To the cancer comedy subgenre we can add a new category: the colonoscopy rom-com, not likely to metastasize beyond "A Little Bit of Heaven." What Gael García Bernal, Kathy Bates, Treat Williams and Peter Dinklage saw in the material, one can only guess. But for leading lady Kate Hudson, the ill-conceived, blandly executed production is the latest in a long line of disappointing career choices, leaving fans of her eye-opening turn in "Almost Famous" still waiting for another role to showcase her range.
She's clearly trying in "Heaven." Hudson plays Marley, a hot-shot young ad agency executive who learns she has terminal "ass cancer," as she insists on calling it. She's just that kind of gal: bawdy, unsentimental and intent on avoiding emotional commitment. Gren Wells' screenplay throws around a few ideas about female independence and sexuality, but finally it's as shallow as it is mawkish.
The inevitable lesson in love arrives courtesy of an earnest doctor (García Bernal, looking like he's having his own commitment problems). Marley might be dying, but that doesn't mean she can't have fun, as a montage or two proclaim. There are also predictable matters to work out with the good doctor, Marley's friends (Rosemarie DeWitt, Lucy Punch, Romany Malco), her understandably anxious mother (Bates) and too-busy-with-his-career cliché of a father (Williams).
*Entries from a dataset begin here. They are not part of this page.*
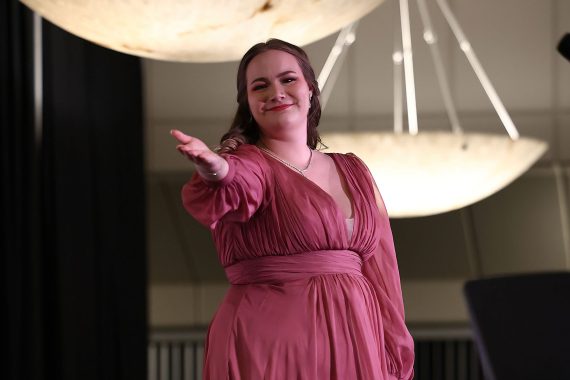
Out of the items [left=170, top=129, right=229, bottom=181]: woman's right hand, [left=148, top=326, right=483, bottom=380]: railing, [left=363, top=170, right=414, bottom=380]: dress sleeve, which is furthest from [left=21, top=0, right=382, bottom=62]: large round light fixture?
[left=148, top=326, right=483, bottom=380]: railing

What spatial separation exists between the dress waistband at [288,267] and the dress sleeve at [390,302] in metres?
0.08

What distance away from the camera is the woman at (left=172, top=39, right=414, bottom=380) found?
156cm

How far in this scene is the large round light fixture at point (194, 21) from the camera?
2141 mm

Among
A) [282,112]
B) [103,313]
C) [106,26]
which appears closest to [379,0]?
[106,26]

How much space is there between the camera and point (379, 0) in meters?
2.33

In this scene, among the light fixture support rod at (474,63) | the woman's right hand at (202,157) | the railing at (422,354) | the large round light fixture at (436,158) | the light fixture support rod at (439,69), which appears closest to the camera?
the woman's right hand at (202,157)

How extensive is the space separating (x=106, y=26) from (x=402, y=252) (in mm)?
3286

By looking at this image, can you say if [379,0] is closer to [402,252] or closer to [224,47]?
[224,47]

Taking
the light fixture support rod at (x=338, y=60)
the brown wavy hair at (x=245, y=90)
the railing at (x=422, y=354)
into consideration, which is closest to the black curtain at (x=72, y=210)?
the railing at (x=422, y=354)

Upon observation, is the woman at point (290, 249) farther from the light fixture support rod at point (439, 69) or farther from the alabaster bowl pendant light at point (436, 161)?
the light fixture support rod at point (439, 69)

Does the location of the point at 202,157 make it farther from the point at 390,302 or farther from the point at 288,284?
the point at 390,302

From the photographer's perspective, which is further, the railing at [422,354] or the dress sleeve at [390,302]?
the railing at [422,354]

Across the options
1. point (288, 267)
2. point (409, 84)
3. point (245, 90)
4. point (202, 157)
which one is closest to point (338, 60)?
point (409, 84)

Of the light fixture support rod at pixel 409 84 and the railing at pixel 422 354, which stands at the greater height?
the light fixture support rod at pixel 409 84
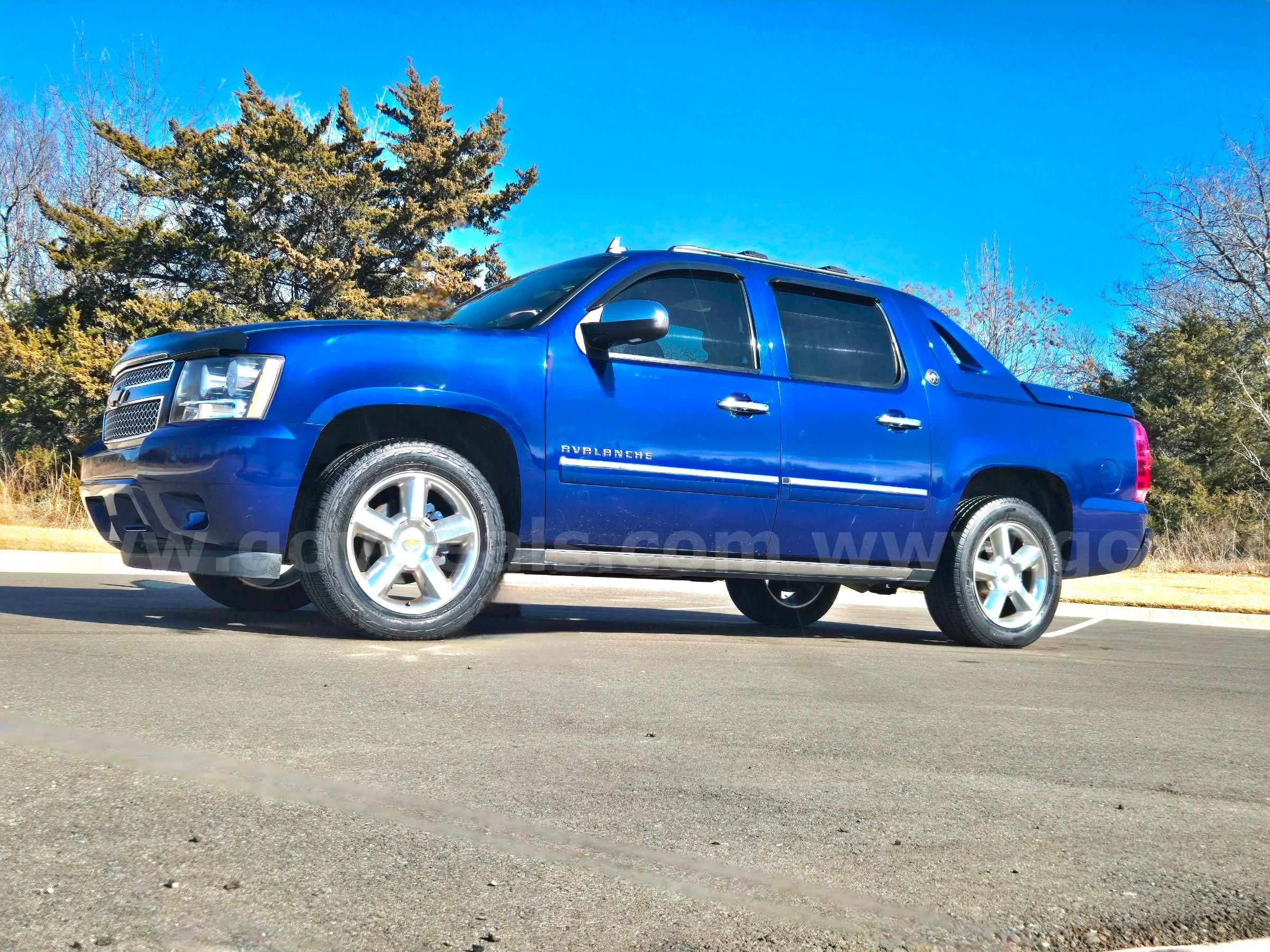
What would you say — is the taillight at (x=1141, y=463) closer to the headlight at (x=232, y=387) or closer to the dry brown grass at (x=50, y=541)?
the headlight at (x=232, y=387)

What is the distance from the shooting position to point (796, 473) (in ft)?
19.5

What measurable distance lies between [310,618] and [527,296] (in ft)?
6.93

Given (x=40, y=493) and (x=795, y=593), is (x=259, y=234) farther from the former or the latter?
(x=795, y=593)

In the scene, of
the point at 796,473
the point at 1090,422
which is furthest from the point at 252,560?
the point at 1090,422

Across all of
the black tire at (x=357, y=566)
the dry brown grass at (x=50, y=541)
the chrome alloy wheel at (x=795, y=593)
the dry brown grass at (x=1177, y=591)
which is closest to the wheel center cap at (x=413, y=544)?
the black tire at (x=357, y=566)

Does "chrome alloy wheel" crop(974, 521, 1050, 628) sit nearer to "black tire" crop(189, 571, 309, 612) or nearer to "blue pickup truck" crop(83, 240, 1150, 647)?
"blue pickup truck" crop(83, 240, 1150, 647)

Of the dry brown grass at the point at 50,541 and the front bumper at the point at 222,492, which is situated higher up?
the front bumper at the point at 222,492

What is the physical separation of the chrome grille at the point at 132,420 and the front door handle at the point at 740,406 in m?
2.64

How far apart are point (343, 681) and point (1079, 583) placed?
1249cm

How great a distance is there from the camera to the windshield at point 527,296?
575cm

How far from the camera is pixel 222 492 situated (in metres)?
4.86

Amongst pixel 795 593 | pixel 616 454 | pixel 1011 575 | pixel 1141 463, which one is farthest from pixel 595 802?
pixel 1141 463

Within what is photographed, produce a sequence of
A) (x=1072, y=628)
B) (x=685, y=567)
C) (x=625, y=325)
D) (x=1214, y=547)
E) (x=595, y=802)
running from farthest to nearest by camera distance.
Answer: (x=1214, y=547), (x=1072, y=628), (x=685, y=567), (x=625, y=325), (x=595, y=802)

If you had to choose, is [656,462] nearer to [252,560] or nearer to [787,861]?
[252,560]
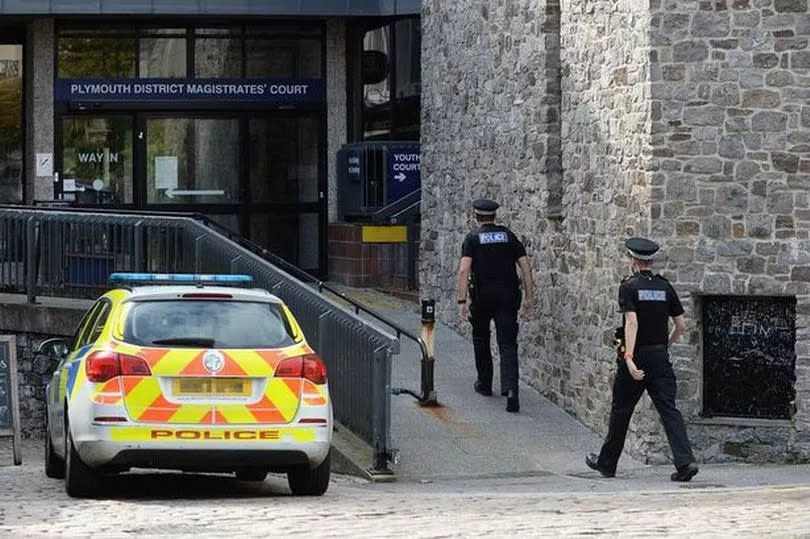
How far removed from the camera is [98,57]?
30.3 metres

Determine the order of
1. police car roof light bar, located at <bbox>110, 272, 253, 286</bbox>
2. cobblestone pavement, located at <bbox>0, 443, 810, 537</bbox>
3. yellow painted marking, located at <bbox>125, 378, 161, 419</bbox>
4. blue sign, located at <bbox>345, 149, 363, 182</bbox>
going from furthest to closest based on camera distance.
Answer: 1. blue sign, located at <bbox>345, 149, 363, 182</bbox>
2. police car roof light bar, located at <bbox>110, 272, 253, 286</bbox>
3. yellow painted marking, located at <bbox>125, 378, 161, 419</bbox>
4. cobblestone pavement, located at <bbox>0, 443, 810, 537</bbox>

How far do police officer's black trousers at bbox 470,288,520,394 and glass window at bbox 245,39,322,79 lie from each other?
12.1 m

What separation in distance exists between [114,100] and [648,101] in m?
14.7

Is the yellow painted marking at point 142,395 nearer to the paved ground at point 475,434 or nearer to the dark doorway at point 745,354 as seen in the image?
the paved ground at point 475,434

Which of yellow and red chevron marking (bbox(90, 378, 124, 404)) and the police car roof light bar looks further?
the police car roof light bar

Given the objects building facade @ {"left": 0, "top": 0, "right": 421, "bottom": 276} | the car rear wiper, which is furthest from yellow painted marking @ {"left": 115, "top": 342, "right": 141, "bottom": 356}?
building facade @ {"left": 0, "top": 0, "right": 421, "bottom": 276}

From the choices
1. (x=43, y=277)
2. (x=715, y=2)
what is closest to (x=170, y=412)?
(x=715, y=2)

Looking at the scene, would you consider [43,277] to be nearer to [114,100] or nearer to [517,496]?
[114,100]

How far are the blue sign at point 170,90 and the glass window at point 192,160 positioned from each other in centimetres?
45

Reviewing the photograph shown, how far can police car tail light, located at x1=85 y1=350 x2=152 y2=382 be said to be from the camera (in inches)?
529

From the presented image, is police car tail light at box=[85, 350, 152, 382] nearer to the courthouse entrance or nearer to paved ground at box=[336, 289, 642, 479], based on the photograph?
paved ground at box=[336, 289, 642, 479]

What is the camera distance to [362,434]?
1672 centimetres

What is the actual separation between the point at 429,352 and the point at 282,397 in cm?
496

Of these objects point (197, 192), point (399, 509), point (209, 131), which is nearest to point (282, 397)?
A: point (399, 509)
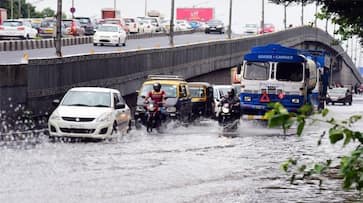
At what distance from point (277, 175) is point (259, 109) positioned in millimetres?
18551

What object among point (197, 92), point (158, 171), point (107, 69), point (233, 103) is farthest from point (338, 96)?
point (158, 171)

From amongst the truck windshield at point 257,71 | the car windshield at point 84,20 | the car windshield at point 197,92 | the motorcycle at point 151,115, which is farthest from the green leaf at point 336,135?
the car windshield at point 84,20

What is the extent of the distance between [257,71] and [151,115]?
301 inches

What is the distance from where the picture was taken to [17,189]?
14.9 meters

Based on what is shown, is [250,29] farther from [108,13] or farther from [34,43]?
[34,43]

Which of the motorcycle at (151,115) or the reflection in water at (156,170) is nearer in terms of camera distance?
the reflection in water at (156,170)

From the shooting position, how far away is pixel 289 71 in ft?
121

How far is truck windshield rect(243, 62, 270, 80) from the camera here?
3684cm

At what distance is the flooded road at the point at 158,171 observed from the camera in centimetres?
1482

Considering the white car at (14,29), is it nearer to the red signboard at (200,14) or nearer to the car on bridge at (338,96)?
the car on bridge at (338,96)

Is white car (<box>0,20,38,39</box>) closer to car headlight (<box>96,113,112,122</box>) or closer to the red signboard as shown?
car headlight (<box>96,113,112,122</box>)

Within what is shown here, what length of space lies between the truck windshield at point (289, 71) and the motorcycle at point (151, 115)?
7.32m

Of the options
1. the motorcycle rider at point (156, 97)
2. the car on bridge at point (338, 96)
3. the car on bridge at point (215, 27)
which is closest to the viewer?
the motorcycle rider at point (156, 97)

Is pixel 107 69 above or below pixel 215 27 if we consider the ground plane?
below
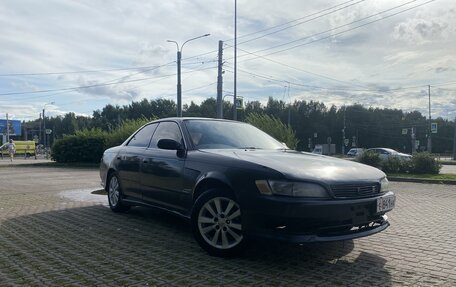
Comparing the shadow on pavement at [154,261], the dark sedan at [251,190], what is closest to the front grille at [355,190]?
the dark sedan at [251,190]

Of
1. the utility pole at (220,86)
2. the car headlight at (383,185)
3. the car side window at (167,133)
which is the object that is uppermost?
the utility pole at (220,86)

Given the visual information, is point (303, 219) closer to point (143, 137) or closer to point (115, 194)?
point (143, 137)

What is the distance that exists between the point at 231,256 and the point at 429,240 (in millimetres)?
2813

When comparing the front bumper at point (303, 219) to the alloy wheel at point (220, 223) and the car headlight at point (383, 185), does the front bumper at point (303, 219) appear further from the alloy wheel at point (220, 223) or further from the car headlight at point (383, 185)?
the car headlight at point (383, 185)

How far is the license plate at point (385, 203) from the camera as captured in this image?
4445mm

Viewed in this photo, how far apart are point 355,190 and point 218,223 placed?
1.47 meters

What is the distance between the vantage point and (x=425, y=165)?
60.2 feet

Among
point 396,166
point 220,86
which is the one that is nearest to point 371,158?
point 396,166

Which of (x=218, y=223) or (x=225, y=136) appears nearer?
(x=218, y=223)

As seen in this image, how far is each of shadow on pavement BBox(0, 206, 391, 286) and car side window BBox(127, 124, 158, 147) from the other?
133 centimetres

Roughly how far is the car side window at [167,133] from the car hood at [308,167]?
86 cm

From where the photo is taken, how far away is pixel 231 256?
14.6 ft

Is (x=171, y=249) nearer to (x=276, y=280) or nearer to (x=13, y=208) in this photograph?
(x=276, y=280)

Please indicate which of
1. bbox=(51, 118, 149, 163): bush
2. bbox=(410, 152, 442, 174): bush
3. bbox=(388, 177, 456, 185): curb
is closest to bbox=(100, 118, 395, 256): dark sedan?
bbox=(388, 177, 456, 185): curb
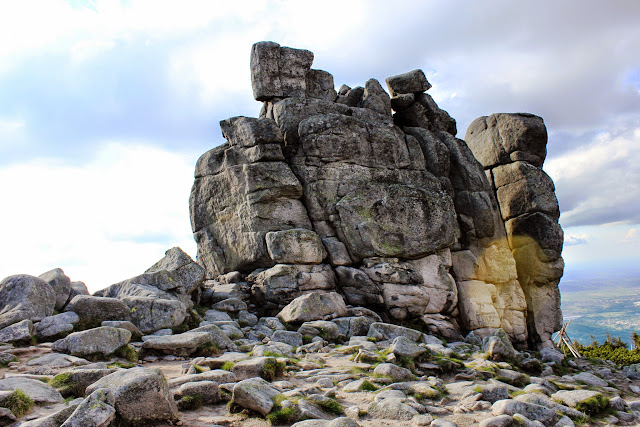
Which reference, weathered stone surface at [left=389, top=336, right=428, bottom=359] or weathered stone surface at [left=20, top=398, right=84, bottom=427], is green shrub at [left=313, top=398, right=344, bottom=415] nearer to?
weathered stone surface at [left=20, top=398, right=84, bottom=427]

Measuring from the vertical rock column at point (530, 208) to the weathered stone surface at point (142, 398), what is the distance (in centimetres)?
3240

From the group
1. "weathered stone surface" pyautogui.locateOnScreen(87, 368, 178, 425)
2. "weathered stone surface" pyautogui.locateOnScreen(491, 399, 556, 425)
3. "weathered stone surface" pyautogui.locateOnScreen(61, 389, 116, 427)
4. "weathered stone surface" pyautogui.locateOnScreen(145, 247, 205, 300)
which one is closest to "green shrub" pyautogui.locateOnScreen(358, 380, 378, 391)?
"weathered stone surface" pyautogui.locateOnScreen(491, 399, 556, 425)

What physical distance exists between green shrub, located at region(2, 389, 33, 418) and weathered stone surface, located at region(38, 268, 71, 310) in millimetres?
11040

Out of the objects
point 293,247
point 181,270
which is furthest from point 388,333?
point 181,270

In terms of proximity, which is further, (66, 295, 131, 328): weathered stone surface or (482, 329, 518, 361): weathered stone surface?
(482, 329, 518, 361): weathered stone surface

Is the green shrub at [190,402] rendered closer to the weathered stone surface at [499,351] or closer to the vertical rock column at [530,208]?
the weathered stone surface at [499,351]

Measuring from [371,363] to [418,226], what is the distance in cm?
1462

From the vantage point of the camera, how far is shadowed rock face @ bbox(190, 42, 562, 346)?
29375 mm

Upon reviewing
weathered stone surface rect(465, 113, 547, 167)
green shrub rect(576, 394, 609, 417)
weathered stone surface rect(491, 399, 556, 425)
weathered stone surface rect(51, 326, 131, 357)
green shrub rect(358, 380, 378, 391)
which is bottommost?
green shrub rect(576, 394, 609, 417)

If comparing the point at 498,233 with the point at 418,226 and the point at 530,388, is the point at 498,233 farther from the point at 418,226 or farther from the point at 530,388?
the point at 530,388

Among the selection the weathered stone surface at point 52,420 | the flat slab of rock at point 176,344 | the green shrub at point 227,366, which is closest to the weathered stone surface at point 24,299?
the flat slab of rock at point 176,344

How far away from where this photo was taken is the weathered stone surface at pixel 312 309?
2399 centimetres

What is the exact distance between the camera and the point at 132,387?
9711 mm

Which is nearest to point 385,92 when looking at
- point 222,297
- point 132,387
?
point 222,297
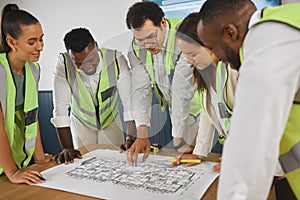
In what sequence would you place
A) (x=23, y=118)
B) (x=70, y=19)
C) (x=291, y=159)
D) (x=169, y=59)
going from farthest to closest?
(x=70, y=19)
(x=23, y=118)
(x=169, y=59)
(x=291, y=159)

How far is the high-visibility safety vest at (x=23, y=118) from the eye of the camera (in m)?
1.09

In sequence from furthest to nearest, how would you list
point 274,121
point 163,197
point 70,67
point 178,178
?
point 70,67
point 178,178
point 163,197
point 274,121

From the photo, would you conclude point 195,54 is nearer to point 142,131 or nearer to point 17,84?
point 142,131

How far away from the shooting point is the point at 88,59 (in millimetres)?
1023

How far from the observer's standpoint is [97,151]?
1.23m

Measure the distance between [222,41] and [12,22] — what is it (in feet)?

The movie perks up during Dinklage's scene as an escort, and screeches to a painful halt for a few conversations with God, who's played by a cloud-roosting Whoopi Goldberg. In a sophomore letdown from "The Woodsman," director Nicole Kassell gives the film no energy or rhythm, while the script pushes all the pre-set buttons.
— Sheri Linden
"A Little Bit of Heaven." MPAA rating: PG-13 for sexual content, including crude references, and language. Running time: 1 hour, 46 minutes. At AMC Loews Broadway 4, Santa Monica.